Unlike solutions relying on public enterprise cloud platforms such as Azure or AWS, Cohere asserts that North can be installed directly on an organization’s private infrastructure. This ensures that Cohere never accesses or interacts with customer data. North supports various deployment environments, including on-premise infrastructure, hybrid clouds, Virtual Private Clouds (VPCs), and air-gapped environments. Frosst further highlighted North’s efficiency, noting it was engineered to operate on as few as two GPUs, stating, “We can deploy literally on a GPU in a closet that they might have somewhere.”
To bolster its security claims, Cohere states that North incorporates several robust security protocols. These include granular access control, agent autonomy policies, continuous red-teaming, and third-party security tests. Furthermore, North is designed to comply with stringent international compliance standards, such as GDPR, SOC-2, and ISO 27001.
Cohere, which has raised a total of $970 million and was recently valued at $5.5 billion, has already initiated pilot programs for North with several prominent customers. These include RBC, Dell, LG, Ensemble Health Partners, and, as previously reported by TechCrunch, Palantir.
Functionally, North offers features common to many AI agent platforms, with its primary capabilities centered around chat and search. These features enable users to efficiently handle customer support inquiries, summarize meeting transcripts, generate marketing copy, and access information from both internal resources and the web. A key transparency feature highlighted by Frosst is that all responses generated by North include citations and “reasoning” chains of thought, empowering employees to audit and verify the output for accuracy and accountability.

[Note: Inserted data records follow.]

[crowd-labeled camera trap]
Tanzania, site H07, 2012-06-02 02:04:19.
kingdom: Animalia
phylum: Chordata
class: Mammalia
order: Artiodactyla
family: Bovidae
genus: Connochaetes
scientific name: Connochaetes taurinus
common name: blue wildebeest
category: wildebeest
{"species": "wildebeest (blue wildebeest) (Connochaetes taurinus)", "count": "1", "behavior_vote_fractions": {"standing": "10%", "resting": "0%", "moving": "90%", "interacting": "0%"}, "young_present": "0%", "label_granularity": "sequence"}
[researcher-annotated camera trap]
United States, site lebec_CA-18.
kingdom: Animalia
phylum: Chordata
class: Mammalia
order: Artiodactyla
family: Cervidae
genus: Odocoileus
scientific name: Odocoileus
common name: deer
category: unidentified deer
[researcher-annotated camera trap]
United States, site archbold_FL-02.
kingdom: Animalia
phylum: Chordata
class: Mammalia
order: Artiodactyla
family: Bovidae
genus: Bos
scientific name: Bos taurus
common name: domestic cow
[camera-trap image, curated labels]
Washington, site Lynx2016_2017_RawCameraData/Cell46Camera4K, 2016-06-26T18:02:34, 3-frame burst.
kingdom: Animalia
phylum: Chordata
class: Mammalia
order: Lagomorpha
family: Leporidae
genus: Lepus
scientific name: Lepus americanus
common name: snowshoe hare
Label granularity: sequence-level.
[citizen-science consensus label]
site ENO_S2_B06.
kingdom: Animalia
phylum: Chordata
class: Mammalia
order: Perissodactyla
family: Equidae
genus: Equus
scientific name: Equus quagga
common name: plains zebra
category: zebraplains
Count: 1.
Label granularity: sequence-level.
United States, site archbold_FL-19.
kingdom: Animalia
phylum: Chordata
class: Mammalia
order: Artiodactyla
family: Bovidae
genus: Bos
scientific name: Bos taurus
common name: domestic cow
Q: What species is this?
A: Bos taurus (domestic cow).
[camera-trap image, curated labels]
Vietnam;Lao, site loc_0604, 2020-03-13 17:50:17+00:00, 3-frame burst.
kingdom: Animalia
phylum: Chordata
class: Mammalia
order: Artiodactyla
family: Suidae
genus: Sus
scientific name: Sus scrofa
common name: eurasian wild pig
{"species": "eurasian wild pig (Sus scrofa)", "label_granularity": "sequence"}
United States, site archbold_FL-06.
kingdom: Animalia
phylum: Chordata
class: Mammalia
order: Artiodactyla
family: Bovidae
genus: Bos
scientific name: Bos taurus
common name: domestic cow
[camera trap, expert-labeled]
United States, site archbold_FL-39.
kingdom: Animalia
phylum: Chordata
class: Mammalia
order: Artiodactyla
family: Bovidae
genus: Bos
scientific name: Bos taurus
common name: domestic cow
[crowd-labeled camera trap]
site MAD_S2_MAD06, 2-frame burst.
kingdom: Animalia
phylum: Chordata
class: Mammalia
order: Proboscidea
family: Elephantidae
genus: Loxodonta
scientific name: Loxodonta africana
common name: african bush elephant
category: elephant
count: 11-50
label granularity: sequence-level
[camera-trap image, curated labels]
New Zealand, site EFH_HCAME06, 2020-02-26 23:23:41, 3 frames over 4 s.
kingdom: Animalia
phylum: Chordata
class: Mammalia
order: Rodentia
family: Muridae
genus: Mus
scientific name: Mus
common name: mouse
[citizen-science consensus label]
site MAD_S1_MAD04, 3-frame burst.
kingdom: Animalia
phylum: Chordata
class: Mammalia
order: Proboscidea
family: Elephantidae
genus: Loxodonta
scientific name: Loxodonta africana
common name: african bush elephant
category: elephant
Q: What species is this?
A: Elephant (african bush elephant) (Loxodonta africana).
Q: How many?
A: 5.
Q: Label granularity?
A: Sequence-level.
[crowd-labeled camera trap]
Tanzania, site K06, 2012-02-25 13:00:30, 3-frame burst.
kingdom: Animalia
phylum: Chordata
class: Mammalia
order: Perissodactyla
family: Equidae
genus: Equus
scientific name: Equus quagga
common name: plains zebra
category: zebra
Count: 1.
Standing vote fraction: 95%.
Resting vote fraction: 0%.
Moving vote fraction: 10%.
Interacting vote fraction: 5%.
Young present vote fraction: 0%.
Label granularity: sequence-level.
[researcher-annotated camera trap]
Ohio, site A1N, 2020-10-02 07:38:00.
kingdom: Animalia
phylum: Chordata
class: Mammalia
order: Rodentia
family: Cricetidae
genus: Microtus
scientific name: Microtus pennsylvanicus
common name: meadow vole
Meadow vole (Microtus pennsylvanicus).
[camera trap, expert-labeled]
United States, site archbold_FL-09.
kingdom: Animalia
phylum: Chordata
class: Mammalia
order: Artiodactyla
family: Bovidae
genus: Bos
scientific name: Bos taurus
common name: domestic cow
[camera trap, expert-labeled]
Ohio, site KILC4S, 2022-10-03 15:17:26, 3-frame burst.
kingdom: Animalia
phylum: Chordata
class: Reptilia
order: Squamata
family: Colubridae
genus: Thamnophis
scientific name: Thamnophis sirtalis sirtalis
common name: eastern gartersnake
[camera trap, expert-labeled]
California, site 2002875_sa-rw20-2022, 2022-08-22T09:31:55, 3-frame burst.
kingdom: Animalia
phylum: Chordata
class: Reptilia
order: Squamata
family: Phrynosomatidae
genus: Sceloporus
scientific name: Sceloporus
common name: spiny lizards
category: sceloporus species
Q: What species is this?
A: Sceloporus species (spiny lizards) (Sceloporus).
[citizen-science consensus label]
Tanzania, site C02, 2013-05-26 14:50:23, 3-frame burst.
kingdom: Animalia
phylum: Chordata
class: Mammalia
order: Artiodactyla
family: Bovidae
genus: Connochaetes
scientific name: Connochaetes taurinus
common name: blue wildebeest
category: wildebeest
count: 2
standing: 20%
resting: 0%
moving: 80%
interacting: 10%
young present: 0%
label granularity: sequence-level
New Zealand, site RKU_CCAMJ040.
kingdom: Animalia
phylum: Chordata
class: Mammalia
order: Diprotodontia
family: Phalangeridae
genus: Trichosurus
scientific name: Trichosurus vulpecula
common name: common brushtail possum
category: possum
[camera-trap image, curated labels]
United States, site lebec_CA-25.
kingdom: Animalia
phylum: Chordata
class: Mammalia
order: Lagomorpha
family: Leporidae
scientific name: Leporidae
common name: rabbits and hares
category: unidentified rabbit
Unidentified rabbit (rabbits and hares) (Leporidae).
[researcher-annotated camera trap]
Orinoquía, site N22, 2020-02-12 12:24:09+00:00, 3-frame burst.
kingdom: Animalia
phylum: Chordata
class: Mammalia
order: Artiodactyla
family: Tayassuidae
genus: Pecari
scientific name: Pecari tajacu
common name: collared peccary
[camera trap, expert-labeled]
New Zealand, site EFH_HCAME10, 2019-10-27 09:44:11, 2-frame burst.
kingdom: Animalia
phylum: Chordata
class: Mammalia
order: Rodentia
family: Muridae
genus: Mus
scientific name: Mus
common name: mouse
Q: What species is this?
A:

The chat and search functionalities within North are powered by Cohere’s existing proprietary technologies: Command, its family of generative AI models, and Compass, its multimodal search tech stack. Frosst clarified that North utilizes a specialized variant of the Command model, specifically trained for enterprise reasoning. Beyond standard Q&A, North is designed for asset creation, capable of generating tables, documents, and slideshows, and performing market research. This latter capability is reinforced by Cohere’s acquisition of Ottogrid in May, a Vancouver-based platform specializing in automating high-level market research for enterprises.
Like other advanced AI agent platforms, North offers extensive integration capabilities with common workplace tools. It can connect seamlessly with applications such as Gmail, Slack, Salesforce, Outlook, and Linear. Additionally, North can integrate with any Model Context Protocol (MCP) servers, allowing it to access industry-specific or in-house applications, further enhancing its utility within diverse enterprise environments. Frosst noted the progression in user interaction with the platform, observing, “As you build confidence by chatting to the model, there’s like a smooth transition that happens between using this as an augmentation to using it as an automation.”